А сейчас ещё два слова об иллюстрациях Кибрика. Я ведь взялась рассматривать эти две главнейших книги моей юности. Siс! Они обе были изданы задолго до того, как попали мне в руки. «Кола Брюньон» – в тридцать шестом, а «Тиль Уленшпигель» – в тридцать восьмом годах. А над иллюстрациями Кибрик работал, скорее всего, в первой половине тридцатых годов, на подъёме общественного, творческого духа в СССР (возвращение Горького, Первый съезд писателей, расцвет издательского дела). Возрождение во Франции и Фландрии как бы переливалось им в советское Возрождение (только публикация рисунков опоздала, и теперь они служили не подтверждением атмосферы, а её сокрытием, прикрытием). Но сейчас – не о ежовщине, а об этих конкретных книжках. Когда я их покупала в конце сороковых – начале пятидесятых годов, состояние их было отличное, безупречное. Почти новенькими попали они к букинистам из чьих-то хороших библиотек, лишившись сначала своих хозяев (то ли на фронте, то ли в подвалах ЧК), а потом отправленные в случайные руки их опростившимися (или очень нуждающимися?) наследниками. И вот такими – яркими, нарядными, брызжущими мыслями, чувствами, сохранились они в моей душе. А на деле оказались растрепанными от бессчётного перечитывания. А может, попадали за семьдесят лет в какие-нибудь квартирные катастрофы, вроде потопа от соседей сверху? Надо попробовать привести их в порядок.

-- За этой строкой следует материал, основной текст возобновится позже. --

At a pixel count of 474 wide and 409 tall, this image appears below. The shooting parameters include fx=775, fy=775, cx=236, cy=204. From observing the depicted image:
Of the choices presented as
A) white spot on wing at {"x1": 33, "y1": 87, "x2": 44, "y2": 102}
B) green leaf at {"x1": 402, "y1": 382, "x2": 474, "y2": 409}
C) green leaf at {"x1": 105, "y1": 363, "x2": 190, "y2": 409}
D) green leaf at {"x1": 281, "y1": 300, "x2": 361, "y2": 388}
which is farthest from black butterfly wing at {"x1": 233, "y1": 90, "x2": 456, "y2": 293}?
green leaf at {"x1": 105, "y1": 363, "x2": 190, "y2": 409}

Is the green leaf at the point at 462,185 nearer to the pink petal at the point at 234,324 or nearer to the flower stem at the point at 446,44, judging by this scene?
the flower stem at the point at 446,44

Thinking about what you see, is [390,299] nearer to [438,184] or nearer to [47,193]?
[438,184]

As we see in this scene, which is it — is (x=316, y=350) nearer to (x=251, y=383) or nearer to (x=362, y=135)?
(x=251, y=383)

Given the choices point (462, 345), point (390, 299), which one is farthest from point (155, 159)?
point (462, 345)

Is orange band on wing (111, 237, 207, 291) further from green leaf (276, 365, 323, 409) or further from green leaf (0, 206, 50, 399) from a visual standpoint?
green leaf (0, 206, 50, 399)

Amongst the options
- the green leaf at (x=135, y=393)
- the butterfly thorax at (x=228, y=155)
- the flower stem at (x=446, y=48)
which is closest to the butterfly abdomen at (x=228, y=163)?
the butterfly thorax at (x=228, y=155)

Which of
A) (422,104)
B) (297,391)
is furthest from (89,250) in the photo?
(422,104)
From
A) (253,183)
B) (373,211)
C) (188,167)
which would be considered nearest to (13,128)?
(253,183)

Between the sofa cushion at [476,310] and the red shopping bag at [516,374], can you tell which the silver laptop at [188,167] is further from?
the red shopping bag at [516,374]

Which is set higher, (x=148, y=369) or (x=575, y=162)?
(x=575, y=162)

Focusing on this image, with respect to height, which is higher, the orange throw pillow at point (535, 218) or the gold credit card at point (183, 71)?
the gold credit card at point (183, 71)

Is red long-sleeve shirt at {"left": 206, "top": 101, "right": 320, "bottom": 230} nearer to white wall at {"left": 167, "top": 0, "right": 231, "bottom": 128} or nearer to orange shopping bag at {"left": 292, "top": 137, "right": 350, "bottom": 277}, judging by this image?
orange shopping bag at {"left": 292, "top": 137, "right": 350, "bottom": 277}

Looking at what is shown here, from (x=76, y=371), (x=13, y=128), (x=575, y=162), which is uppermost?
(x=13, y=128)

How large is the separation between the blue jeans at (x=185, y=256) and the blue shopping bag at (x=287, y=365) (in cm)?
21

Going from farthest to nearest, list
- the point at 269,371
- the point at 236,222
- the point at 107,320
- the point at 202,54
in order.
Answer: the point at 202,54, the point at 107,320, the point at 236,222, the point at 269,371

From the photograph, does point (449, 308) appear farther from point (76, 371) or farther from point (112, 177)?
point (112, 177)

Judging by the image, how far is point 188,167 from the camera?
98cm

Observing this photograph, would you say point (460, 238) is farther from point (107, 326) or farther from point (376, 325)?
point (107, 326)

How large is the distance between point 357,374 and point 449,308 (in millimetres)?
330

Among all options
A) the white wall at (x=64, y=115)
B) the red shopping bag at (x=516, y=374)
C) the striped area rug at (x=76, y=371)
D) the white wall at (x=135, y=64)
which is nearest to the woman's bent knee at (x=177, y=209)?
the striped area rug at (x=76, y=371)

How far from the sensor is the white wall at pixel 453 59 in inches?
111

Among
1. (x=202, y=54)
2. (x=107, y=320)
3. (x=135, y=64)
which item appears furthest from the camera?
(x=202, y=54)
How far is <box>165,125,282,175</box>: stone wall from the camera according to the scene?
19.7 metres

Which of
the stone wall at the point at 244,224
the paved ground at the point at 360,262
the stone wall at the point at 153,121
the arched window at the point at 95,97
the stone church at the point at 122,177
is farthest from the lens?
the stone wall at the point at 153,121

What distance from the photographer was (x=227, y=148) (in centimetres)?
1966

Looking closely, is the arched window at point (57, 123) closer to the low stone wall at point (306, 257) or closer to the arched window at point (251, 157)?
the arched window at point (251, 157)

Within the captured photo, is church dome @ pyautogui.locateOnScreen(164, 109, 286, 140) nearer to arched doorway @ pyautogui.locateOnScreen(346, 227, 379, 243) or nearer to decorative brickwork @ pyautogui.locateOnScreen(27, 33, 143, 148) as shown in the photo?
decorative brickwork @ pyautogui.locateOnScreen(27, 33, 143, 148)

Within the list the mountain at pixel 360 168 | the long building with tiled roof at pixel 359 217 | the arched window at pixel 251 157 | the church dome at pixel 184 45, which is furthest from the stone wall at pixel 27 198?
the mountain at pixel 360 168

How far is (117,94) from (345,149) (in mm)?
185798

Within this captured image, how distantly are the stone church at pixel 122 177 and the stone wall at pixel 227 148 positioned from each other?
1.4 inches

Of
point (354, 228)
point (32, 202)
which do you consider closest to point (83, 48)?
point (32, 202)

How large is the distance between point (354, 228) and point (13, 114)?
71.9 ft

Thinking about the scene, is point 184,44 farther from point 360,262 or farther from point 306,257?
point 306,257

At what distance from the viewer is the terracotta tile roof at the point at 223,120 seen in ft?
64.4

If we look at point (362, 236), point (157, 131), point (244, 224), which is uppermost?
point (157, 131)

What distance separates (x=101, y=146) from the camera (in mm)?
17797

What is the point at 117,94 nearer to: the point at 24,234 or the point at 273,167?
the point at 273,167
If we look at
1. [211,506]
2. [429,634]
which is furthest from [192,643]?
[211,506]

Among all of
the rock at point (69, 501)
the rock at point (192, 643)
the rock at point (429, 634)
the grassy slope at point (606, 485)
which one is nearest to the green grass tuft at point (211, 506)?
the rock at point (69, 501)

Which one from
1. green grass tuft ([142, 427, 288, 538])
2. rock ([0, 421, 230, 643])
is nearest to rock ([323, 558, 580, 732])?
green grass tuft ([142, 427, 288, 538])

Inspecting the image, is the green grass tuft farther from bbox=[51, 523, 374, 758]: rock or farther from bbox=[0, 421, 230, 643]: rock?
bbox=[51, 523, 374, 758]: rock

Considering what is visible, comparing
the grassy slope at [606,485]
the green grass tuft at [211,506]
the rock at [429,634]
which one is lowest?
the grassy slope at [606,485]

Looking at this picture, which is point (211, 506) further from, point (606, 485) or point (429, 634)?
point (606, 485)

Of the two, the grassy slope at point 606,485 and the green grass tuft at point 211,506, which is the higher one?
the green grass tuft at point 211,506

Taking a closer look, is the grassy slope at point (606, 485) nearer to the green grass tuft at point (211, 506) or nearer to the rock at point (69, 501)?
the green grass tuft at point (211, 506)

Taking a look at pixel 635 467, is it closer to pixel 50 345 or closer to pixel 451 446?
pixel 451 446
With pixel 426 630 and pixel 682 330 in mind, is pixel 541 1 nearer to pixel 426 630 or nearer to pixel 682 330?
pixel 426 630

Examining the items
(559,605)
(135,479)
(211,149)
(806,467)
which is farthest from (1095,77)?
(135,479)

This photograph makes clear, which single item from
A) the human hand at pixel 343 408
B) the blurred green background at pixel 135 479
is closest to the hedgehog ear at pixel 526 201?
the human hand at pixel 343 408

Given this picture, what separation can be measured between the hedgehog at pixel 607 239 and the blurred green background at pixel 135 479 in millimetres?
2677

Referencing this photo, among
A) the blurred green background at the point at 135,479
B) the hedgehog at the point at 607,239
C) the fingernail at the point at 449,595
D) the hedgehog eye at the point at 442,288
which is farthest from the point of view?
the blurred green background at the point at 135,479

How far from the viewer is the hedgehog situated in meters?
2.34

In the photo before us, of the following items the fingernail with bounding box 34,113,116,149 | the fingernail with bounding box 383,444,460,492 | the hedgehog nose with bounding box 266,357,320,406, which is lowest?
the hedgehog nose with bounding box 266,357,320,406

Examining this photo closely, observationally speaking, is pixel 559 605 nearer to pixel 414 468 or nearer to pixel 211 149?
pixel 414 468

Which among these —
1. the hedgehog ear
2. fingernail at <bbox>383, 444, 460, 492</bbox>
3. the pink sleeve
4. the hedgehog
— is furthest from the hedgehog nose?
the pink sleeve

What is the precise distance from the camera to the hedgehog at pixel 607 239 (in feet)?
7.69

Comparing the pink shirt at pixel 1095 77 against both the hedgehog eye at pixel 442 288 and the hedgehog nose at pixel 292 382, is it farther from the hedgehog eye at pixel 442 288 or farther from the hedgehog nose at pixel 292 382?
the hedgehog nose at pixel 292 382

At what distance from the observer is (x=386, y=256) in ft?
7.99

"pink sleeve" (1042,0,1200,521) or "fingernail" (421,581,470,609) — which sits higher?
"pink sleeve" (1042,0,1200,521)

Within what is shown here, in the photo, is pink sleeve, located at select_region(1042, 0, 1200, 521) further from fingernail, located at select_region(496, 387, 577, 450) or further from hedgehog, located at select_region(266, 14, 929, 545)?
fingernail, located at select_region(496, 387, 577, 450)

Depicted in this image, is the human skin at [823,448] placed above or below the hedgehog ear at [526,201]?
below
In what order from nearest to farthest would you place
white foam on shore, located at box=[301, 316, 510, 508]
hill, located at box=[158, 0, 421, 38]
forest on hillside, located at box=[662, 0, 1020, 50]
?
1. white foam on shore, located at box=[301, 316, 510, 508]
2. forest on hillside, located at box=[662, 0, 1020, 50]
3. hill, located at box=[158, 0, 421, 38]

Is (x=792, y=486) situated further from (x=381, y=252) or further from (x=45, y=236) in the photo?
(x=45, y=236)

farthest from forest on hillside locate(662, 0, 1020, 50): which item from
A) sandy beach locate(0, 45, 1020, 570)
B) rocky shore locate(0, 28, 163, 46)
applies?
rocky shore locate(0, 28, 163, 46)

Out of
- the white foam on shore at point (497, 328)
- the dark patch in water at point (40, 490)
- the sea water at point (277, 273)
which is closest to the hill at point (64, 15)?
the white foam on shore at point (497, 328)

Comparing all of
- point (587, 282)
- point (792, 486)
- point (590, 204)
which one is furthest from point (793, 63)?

А сейчас сделаем шаг назад. Вернёмся в сорок второй год, в котором я раздобыла «Тиля Уленшпигеля». И двинулась дальше – в мир взрослых книг. Прежде всего, ревизовала наши домашние (судя по автографам – Юрия). Прочла повести Гоголя. Особенно задели, напугали даже, «Портрет» и «Страшная месть». Пушкинскую прозу проглотила без запинки. «Евгений Онегин» для девятилетней оказался скучноват. Зато «Маленькие трагедии» своей средневековостью очень совпали с «Уленшпигелем», «Петером Шлемилем», «Мушкетёрами». Из поэм с удовольствием читала «Цыган», «Полтаву», «Медного всадника», «Графа Нулина». И до запятых знакомую «Руслана и Людмилу». И все-таки больше я тянулась к лермонтовским стихам. Я уже не говорю о «Мцыри». Но и «Демон». И лирикой его я упивалась. Уже десятки шедевров знала наизусть: и «Ночевала тучка», «И скучно, и грустно», и «Выхожу один я на дорогу», и «Нет, я не Байрон…», и «Дары Терека»… Что странно: я так полюбила Уленшпигеля и Брюньона за их оптимизм, весёлое (именно весёлое) мужество, за фейерверк острот и выходок. А в поэзии Лермонтова меня привлекали именно мрачность, скепсис, ирония – все виды отрицания, гибнущие один за другим герои… Или это уже проклёвывался подросток, желающий ревизовать благополучную взрослую действительность. Я думаю, что мне бы и язвительный Печорин понравился. Не то что денди Онегин. Но прозы в бабушкином однотомнике не было. Может быть, я и докопалась до «Героя нашего времени», посещая усердно детскую библиотеку в конце второго класса. Но тут в нашей жизни всё перевернулось вверх ногами со второй оккупацией Ростова. Она произошла так внезапно и сопровождалась для нашей семьи такими трагическими подробностями, что думать, беспокоиться приходилось даже не о холоде-голоде, а тем более не об отсутствии книг для чтения, а единственно – о жизни и смерти. Впрочем, и здесь существовали индивидуальные особенности в жизни каждого члена маленького семейного коллектива. Мама была озабочена попытками уехать нам в какую-нибудь областную глушь, где никто не знал бы о бабушкином еврействе. Сама бабушка приготовила в тумбочке возле кровати морфий и шприц в стальной коробочке. (Где-то по сей день этот шприц в той же металлической коробочке, ещё из бабушкиных батумских запасов, хранится.)